*** Block opens ***
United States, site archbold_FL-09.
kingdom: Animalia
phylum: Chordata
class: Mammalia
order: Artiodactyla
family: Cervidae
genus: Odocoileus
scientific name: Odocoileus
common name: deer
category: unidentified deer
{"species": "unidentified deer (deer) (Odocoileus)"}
*** Block closes ***
Required action
Go through the records and copy all of them exactly.

Exercise result
United States, site archbold_FL-09.
kingdom: Animalia
phylum: Chordata
class: Mammalia
order: Artiodactyla
family: Cervidae
genus: Odocoileus
scientific name: Odocoileus
common name: deer
category: unidentified deer
{"species": "unidentified deer (deer) (Odocoileus)"}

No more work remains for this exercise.